Ma chronique figurait sur le défunt Cafard cosmique... La revoici.

 

 

 

Pour sa nouvelle trilogie – enfin, « nouvelle » pour nous autres Français : ce livre date de 2004, tout de même –, Ursula K. Le Guin a choisi de se livrer à l’exercice de la littérature « jeunesse » (exercice auquel elle s’était déjà livré avec Loin, très loin de tout et Les Chats volants). Ce que nous indiquent assez une couverture flashy, et, au dos de cette dernière, la mention « pour tous lecteurs à partir de 14 ans ». Mais autant le dire de suite : si l’on peut trouver dans Dons (Pen/USA Award 2005) un bon argument afin d’amener nos chères petites têtes blondes à la lectures des œuvres de la dame – ce que Terremer constituait déjà « officieusement », cela dit –, on ne saurait par contre y voir un repoussoir ; cette littérature jeunesse-là est bien de celles qui se lisent à tout âge, parce qu’elles ont le bon goût de ne pas prendre leurs supposés jeunes lecteurs pour des imbéciles.

 

Ursula K. Le Guin élabore donc un nouvel univers de fantasy, pour l’instant très sommairement décrit. Une inévitable carte, en début d’ouvrage, représente le nord des Rivages de l’Ouest, mais on ne s’y reportera guère. En effet, dans le cadre de ce roman, il n’est guère qu’une chose à retenir : l’opposition entre les Basses-Terres, d’une part, et les Entre-Terres et les Hautes-Terres, d’autre part. Dans ces dernières vivent de puissants sorciers, même si les habitants des Basses-Terres tendent à n’y voir que contes et fariboles.

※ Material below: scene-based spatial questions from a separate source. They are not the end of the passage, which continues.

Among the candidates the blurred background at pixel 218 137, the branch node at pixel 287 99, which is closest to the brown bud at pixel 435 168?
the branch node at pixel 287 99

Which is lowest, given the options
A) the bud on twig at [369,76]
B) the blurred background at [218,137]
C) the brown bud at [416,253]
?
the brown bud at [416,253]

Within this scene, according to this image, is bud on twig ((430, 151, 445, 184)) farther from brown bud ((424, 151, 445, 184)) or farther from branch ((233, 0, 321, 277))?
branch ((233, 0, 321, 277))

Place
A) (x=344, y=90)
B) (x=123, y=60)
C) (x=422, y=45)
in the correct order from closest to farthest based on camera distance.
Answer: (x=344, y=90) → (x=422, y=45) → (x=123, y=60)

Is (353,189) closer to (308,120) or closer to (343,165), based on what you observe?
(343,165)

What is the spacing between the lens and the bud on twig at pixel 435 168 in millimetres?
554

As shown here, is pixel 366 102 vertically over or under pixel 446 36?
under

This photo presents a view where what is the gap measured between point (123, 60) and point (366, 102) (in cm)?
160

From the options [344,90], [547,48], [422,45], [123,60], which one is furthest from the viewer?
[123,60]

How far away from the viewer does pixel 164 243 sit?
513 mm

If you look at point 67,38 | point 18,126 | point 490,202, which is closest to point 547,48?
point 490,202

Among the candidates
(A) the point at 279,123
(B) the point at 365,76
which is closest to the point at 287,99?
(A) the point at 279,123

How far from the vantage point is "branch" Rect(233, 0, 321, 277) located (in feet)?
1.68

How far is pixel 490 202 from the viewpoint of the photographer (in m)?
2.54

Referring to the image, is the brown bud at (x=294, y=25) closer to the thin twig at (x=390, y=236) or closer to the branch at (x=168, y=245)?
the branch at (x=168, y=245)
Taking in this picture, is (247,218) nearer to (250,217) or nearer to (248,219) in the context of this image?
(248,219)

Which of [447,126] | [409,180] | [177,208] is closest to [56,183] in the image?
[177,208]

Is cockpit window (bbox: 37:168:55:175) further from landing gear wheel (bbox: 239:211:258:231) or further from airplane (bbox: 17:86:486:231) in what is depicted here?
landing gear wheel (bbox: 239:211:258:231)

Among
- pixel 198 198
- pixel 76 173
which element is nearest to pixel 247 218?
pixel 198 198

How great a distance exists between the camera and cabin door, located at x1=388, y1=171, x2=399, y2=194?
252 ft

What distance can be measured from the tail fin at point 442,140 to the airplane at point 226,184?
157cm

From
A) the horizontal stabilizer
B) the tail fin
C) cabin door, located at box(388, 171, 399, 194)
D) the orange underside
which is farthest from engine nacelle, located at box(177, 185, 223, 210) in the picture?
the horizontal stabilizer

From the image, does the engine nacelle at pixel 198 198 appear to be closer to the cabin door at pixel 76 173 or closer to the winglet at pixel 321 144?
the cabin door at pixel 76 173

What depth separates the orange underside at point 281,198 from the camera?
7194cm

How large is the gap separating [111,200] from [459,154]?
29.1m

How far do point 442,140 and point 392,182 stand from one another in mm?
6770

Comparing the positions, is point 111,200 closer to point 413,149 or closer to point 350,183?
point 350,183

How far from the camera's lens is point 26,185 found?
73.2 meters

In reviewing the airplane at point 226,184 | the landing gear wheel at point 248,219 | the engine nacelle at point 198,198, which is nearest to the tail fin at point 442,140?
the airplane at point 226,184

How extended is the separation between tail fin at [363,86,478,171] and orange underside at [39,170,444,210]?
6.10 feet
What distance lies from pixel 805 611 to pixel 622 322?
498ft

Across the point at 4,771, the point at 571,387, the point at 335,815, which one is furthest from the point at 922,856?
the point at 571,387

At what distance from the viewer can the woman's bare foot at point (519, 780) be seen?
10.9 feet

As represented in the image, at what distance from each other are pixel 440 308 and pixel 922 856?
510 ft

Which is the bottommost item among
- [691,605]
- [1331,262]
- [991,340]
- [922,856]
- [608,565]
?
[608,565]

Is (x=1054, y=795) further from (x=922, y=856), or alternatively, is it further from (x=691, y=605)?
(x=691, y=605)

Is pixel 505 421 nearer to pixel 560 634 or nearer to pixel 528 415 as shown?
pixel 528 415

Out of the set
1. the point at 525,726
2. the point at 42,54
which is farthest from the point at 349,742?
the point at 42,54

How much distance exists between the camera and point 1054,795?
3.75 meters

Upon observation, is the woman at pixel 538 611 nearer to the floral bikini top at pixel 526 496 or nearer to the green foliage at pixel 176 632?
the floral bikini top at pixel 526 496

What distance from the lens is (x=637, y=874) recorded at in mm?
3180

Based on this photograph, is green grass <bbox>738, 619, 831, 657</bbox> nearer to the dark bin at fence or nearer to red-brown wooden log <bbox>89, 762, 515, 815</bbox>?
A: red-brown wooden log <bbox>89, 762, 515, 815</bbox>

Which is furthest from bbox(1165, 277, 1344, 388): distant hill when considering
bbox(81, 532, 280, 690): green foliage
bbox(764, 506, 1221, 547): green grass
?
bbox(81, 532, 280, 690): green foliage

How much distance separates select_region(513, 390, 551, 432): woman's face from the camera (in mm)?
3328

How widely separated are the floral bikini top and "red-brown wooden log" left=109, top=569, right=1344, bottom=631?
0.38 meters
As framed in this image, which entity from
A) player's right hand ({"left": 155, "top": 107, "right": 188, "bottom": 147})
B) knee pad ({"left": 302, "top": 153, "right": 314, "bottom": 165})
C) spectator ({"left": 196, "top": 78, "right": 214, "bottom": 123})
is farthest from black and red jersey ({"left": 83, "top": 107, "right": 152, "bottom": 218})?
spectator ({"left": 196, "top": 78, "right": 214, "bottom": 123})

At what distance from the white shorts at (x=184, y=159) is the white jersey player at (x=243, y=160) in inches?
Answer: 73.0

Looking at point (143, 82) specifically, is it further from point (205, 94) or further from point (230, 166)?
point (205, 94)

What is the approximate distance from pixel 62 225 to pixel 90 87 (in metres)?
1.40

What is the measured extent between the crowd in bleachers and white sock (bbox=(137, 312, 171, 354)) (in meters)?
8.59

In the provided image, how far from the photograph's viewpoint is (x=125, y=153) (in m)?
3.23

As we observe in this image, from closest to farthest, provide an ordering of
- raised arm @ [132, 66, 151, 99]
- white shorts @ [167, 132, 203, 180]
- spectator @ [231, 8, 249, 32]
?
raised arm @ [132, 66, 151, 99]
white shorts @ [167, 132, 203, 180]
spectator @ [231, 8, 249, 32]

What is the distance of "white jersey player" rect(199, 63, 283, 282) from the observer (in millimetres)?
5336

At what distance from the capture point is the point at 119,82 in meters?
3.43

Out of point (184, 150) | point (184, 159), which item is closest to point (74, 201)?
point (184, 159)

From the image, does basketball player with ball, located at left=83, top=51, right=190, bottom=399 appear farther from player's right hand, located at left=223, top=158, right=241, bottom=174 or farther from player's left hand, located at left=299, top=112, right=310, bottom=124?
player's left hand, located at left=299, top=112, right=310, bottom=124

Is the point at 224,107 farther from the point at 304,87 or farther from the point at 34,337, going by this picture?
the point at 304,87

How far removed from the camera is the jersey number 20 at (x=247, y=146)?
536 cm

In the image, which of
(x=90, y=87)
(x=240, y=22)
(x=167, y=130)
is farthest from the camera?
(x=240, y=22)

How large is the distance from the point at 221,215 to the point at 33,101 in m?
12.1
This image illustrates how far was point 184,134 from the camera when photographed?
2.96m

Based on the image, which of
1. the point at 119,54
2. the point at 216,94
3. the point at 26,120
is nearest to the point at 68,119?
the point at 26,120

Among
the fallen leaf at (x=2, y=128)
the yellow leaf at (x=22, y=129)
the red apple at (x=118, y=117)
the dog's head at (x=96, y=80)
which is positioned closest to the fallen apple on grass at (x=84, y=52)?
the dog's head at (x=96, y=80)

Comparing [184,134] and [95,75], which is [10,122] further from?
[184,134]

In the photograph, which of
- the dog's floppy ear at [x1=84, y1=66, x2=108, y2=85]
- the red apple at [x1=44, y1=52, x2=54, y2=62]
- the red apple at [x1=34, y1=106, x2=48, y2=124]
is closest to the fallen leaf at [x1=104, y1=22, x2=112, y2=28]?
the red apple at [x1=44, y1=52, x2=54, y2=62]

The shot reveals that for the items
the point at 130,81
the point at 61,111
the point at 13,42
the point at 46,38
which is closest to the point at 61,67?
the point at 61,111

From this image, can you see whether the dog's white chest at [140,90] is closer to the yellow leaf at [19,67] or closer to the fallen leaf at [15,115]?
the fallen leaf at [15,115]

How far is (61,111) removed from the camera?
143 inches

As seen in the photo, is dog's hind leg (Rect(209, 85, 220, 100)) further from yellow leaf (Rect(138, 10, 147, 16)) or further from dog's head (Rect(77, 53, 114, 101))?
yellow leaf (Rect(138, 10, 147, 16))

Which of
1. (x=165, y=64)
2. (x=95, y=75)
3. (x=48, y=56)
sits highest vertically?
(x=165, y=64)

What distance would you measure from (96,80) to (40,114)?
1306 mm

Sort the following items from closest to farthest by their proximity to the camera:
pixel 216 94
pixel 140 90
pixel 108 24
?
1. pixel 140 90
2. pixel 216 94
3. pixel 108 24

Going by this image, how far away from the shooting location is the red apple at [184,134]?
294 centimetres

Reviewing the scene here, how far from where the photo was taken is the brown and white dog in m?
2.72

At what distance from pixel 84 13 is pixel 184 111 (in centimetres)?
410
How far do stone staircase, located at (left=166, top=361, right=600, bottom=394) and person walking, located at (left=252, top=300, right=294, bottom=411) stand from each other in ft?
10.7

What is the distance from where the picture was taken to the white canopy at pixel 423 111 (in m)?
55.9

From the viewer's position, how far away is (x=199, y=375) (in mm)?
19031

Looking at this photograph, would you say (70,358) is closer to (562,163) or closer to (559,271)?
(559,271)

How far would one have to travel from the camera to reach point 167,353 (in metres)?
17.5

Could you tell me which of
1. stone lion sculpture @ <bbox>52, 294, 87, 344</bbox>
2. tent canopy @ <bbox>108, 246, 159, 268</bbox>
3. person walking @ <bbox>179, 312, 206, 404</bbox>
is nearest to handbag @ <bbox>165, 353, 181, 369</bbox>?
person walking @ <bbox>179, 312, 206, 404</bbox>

L’essentiel de l’action du roman se concentre dans les collines des Entre-Terres. Là vivent des fermiers, qui sont tous autant de sorciers, ayant hérité de leur lignage un don particulier. Certains, par exemple, sont des guérisseurs, tandis que d’autres savent « appeler » les animaux. Orrec, lui, fils de Canoc, du lignage du terrible Caddard l’Aveugle, a hérité du pouvoir de destruction. De l’œil, de la main, du souffle et de la volonté, il peut « défaire » tout et n’importe quoi, y compris le vivant. Un pouvoir qui le terrifie tant qu’il a choisi, avec l’accord de son père, de ne pas faire usage de son don, en se mutilant lui-même, dans un sens : à l’instar de son ancêtre, il s’est aveuglé – mais « temporairement », à l’aide d’un bandeau sur les yeux. Car il est réputé pour avoir l’Œil sauvage, et peut-être bien l’Œil fort… 
Difficile, devant ces « sorciers » héritant d’un pouvoir bien précis et unique, de ne pas penser à certains mutants des comics américains, le personnage d’Orrec aux yeux bandés faisant même assurément penser au Cyclope des X-men…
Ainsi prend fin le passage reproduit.